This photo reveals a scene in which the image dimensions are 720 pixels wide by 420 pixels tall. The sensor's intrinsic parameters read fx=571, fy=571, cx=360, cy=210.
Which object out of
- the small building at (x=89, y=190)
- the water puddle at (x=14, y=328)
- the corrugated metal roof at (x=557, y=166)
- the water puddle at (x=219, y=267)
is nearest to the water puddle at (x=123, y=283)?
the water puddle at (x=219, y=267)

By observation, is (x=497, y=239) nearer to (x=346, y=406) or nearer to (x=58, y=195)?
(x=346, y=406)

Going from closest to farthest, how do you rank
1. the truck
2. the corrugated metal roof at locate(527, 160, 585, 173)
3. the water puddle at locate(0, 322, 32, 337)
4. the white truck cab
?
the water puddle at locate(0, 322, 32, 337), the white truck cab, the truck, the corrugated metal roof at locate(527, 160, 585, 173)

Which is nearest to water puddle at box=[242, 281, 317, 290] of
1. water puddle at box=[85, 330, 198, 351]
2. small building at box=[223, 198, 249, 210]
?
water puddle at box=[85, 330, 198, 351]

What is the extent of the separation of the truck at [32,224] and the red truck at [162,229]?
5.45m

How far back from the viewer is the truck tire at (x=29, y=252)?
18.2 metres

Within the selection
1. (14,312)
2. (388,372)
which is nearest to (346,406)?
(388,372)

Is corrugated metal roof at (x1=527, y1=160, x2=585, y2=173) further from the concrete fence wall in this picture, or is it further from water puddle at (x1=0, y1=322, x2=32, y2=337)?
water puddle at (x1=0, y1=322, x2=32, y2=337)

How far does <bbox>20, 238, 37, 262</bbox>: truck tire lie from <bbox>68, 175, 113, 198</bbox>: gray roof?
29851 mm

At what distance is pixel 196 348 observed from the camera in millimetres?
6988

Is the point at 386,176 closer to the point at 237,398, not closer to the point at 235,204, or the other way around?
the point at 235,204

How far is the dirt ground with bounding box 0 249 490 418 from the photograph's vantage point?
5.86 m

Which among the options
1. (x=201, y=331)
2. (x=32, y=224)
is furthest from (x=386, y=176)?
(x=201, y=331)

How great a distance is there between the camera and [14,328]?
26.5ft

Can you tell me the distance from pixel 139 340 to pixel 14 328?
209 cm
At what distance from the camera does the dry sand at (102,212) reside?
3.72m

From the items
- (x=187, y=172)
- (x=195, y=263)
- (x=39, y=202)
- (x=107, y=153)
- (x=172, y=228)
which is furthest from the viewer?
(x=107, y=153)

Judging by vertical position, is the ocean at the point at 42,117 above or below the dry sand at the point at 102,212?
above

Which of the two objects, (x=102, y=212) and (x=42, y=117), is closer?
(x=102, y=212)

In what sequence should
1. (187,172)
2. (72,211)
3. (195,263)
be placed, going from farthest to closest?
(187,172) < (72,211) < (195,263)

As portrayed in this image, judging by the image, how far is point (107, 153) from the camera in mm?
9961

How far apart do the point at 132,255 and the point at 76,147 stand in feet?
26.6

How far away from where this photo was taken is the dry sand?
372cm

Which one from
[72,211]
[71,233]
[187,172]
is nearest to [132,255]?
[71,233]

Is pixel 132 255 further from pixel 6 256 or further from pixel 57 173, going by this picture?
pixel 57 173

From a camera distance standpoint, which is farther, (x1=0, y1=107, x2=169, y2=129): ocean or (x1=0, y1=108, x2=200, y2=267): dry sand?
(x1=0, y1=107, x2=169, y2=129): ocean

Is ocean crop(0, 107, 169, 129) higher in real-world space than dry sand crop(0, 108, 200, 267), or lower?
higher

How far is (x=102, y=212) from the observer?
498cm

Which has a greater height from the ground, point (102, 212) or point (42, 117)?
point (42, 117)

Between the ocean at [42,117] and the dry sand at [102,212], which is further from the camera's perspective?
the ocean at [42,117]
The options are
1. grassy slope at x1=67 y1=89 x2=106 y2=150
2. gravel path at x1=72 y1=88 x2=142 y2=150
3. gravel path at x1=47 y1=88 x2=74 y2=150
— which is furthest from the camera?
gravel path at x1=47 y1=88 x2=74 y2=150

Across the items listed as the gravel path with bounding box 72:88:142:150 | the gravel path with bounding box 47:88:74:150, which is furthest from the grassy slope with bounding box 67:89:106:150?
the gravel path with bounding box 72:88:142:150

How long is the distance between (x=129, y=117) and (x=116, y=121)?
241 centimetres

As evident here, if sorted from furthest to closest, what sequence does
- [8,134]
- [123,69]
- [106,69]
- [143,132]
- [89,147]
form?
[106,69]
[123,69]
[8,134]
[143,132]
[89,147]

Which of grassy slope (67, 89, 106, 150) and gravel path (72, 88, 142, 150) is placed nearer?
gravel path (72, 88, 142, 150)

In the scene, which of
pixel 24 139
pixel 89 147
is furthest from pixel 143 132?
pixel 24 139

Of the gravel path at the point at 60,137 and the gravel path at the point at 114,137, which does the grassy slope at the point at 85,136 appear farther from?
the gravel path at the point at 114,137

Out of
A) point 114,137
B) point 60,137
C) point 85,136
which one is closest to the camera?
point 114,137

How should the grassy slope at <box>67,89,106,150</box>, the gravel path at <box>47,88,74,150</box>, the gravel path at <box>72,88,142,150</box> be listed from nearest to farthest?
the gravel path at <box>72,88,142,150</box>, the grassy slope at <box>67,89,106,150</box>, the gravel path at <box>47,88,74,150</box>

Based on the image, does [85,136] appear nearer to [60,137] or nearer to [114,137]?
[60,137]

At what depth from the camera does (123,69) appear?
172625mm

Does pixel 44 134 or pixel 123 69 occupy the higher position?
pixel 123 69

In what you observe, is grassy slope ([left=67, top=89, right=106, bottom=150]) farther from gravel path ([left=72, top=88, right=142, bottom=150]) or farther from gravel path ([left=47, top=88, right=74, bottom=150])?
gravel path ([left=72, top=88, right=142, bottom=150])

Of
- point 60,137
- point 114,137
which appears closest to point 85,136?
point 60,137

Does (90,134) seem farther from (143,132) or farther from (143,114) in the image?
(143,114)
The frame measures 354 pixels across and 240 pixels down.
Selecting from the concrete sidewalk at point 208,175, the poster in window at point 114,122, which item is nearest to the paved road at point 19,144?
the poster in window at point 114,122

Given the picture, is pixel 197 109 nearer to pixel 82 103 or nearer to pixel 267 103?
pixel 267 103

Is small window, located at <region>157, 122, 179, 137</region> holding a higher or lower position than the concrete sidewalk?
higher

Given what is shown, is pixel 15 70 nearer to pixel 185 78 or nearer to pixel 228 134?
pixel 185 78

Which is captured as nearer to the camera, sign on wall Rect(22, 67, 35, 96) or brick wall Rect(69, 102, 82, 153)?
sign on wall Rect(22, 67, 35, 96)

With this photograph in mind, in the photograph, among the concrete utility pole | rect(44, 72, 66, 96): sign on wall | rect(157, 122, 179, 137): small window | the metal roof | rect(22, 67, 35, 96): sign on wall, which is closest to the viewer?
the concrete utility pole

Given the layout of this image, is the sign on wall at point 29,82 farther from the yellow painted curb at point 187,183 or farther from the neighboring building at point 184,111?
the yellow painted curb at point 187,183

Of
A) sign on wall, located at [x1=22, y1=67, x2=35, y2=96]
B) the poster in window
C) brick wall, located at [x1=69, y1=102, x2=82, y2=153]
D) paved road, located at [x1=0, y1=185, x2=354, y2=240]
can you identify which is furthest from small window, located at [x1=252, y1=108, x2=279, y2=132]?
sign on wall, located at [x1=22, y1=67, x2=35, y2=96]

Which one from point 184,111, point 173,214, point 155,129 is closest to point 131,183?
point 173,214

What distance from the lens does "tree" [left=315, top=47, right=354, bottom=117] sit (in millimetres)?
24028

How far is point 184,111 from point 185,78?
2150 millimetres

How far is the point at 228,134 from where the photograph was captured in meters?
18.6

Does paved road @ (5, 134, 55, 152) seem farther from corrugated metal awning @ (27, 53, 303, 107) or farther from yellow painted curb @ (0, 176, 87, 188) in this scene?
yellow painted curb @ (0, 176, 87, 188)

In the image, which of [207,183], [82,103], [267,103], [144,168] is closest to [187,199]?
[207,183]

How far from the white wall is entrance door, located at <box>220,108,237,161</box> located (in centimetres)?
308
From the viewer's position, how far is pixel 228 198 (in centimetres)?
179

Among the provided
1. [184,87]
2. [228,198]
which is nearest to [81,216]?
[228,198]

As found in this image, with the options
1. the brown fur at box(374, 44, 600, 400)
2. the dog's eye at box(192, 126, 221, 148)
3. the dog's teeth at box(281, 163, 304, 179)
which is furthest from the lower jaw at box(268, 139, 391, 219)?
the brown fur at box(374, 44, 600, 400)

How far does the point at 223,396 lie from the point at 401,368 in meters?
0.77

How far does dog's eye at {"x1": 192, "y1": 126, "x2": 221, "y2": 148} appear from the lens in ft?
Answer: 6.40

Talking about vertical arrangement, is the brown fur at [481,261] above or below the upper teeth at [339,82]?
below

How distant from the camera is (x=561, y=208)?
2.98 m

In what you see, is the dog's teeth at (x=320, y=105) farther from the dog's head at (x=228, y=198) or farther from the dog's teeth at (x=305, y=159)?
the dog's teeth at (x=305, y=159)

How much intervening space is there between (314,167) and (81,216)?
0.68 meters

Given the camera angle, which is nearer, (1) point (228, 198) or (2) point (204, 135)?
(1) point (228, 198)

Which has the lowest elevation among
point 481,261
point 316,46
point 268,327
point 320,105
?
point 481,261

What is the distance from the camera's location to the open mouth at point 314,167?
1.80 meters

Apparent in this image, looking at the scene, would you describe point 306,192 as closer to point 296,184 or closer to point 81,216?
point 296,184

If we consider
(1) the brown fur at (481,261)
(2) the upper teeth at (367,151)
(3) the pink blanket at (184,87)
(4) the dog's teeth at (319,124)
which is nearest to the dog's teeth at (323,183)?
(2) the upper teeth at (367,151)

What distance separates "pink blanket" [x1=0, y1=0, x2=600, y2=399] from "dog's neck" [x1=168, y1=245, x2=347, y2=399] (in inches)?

::::

• _Stated task_
Everything from the line that contains "How far from" through the end of the records must be duplicated exactly, and nothing outside that range.

• _Task result_
How far from the white wall is entrance door, located at <box>220,108,237,161</box> located (in centimetres)?
308
From the viewer's position, how far is pixel 228 198 (in centimetres)?
179

Among the provided
1. [184,87]
2. [228,198]
which is nearest to [81,216]?
[228,198]

As found in this image, with the options
1. the brown fur at box(374, 44, 600, 400)
2. the dog's eye at box(192, 126, 221, 148)
3. the dog's teeth at box(281, 163, 304, 179)
which is furthest from the lower jaw at box(268, 139, 391, 219)?
the brown fur at box(374, 44, 600, 400)

How far does the point at 223,396 lie from the point at 401,368 in meters?
0.77

How far does dog's eye at {"x1": 192, "y1": 126, "x2": 221, "y2": 148} appear from the lens in ft?
Answer: 6.40

Talking about vertical arrangement, is the brown fur at [481,261] above or below the upper teeth at [339,82]?
below

How distant from the camera is (x=561, y=208)?
2.98 m

In what you see, is the dog's teeth at (x=320, y=105) farther from the dog's head at (x=228, y=198) or farther from the dog's teeth at (x=305, y=159)?
the dog's teeth at (x=305, y=159)

How much intervening space is there between (314,167) and (81,216)?
0.68 meters

Given the camera angle, which is nearer, (1) point (228, 198) or (2) point (204, 135)?
(1) point (228, 198)

Which has the lowest elevation among
point 481,261
point 316,46
point 268,327
point 320,105
?
point 481,261

What is the distance from the camera's location to the open mouth at point 314,167?
1.80 meters

Apparent in this image, looking at the scene, would you describe point 306,192 as closer to point 296,184 or closer to point 81,216?
point 296,184

If we consider
(1) the brown fur at (481,261)
(2) the upper teeth at (367,151)
(3) the pink blanket at (184,87)
(4) the dog's teeth at (319,124)
which is nearest to the dog's teeth at (323,183)?
(2) the upper teeth at (367,151)

What distance separates "pink blanket" [x1=0, y1=0, x2=600, y2=399] from "dog's neck" [x1=168, y1=245, x2=347, y2=399] (in inches)?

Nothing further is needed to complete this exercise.